Neoadjuvant SBRT Combined With Lenvatinib and Pucotenlimab for Resectable Hepatocellular Carcinoma

July 23, 2024 updated by: Chen Min-Shan, Sun Yat-sen University

Neoadjuvant Stereotactic Body Radiotherapy (SBRT) Combined With Lenvatinib and Pucotenlimab for Resectable Hepatocellular Carcinoma With Macrovascular Invasion: A Single-arm, Phase II Study

At the time of diagnosis, the majority of hepatocellular carcinoma (HCC) patients are at the intermediate to advanced stages, with a 50-70% incidence of macrovascular invasion (including portal vein, hepatic vein, inferior vena cava, or bile duct invasion).
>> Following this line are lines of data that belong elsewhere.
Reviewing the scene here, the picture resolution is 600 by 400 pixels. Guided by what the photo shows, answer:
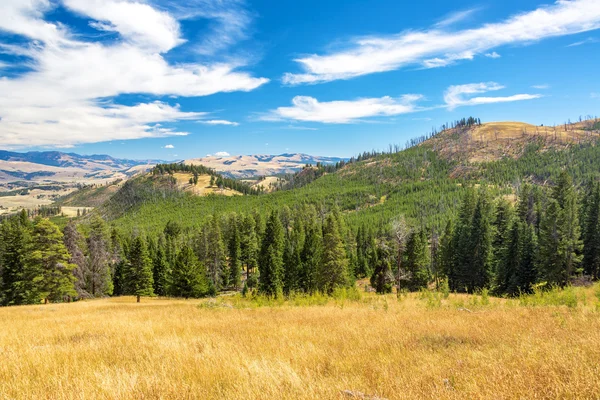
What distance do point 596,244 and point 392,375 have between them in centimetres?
5811

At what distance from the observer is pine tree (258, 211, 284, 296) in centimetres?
4978

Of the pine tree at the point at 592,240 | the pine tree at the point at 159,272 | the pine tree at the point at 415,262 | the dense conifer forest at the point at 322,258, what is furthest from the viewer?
the pine tree at the point at 159,272

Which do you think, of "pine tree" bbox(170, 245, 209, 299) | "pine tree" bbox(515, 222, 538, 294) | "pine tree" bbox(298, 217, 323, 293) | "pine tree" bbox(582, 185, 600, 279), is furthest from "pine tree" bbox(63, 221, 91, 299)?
"pine tree" bbox(582, 185, 600, 279)

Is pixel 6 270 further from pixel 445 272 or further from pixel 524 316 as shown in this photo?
pixel 445 272

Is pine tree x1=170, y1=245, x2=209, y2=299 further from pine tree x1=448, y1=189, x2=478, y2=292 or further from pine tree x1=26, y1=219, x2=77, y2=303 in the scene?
pine tree x1=448, y1=189, x2=478, y2=292

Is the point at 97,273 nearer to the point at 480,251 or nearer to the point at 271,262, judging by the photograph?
the point at 271,262

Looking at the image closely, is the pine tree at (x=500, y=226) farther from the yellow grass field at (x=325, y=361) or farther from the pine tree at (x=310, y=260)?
the yellow grass field at (x=325, y=361)

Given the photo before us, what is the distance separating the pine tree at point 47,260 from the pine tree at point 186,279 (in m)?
15.8

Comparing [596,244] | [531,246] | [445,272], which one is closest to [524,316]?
[531,246]

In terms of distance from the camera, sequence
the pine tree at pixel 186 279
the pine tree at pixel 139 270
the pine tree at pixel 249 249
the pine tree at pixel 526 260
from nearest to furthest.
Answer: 1. the pine tree at pixel 526 260
2. the pine tree at pixel 139 270
3. the pine tree at pixel 186 279
4. the pine tree at pixel 249 249

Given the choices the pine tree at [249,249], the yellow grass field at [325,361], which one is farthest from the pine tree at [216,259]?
the yellow grass field at [325,361]

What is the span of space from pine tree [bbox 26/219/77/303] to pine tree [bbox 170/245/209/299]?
51.9 feet

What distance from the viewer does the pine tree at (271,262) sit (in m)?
49.8

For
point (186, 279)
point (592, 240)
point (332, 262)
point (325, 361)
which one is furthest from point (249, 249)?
point (325, 361)
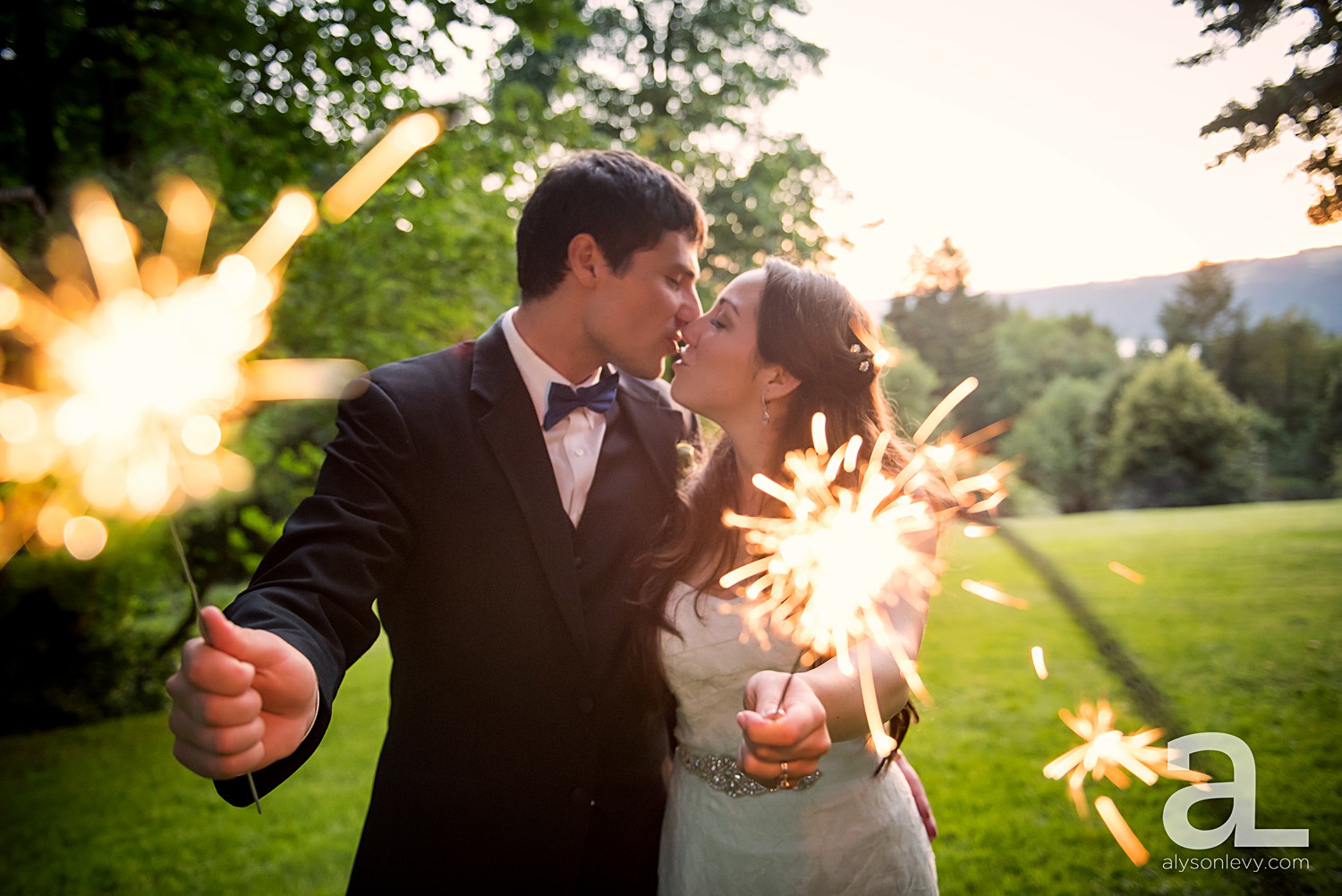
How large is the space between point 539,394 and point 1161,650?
992 centimetres

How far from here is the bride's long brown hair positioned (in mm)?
2971

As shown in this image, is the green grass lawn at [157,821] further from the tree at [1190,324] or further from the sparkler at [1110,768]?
the tree at [1190,324]

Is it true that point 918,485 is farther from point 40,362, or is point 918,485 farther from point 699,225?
point 40,362

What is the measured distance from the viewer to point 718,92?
15906 millimetres

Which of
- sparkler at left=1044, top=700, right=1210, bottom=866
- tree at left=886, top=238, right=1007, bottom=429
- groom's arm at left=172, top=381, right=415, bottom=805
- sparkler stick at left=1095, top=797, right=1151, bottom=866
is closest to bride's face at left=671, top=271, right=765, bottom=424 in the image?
groom's arm at left=172, top=381, right=415, bottom=805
Tyrosine kinase inhibitors (TKI, including lenvatinib and sorafenib) or a combination of TKIs and immune therapy is one of the standard treatment options recommended by HCC guidelines. However, numerous retrospective studies have reported that for surgically resectable HCC with macrovascular invasion, surgical resection yields better efficacy than non-surgical treatments (including transarterial interventional therapies and/or systemic therapies). Nevertheless, the postoperative recurrence rate remains exceedingly high, exceeding 80%. Therefore, determining comprehensive approaches to enhance surgical radicality and reduce postoperative recurrence rates is a current research hotspot.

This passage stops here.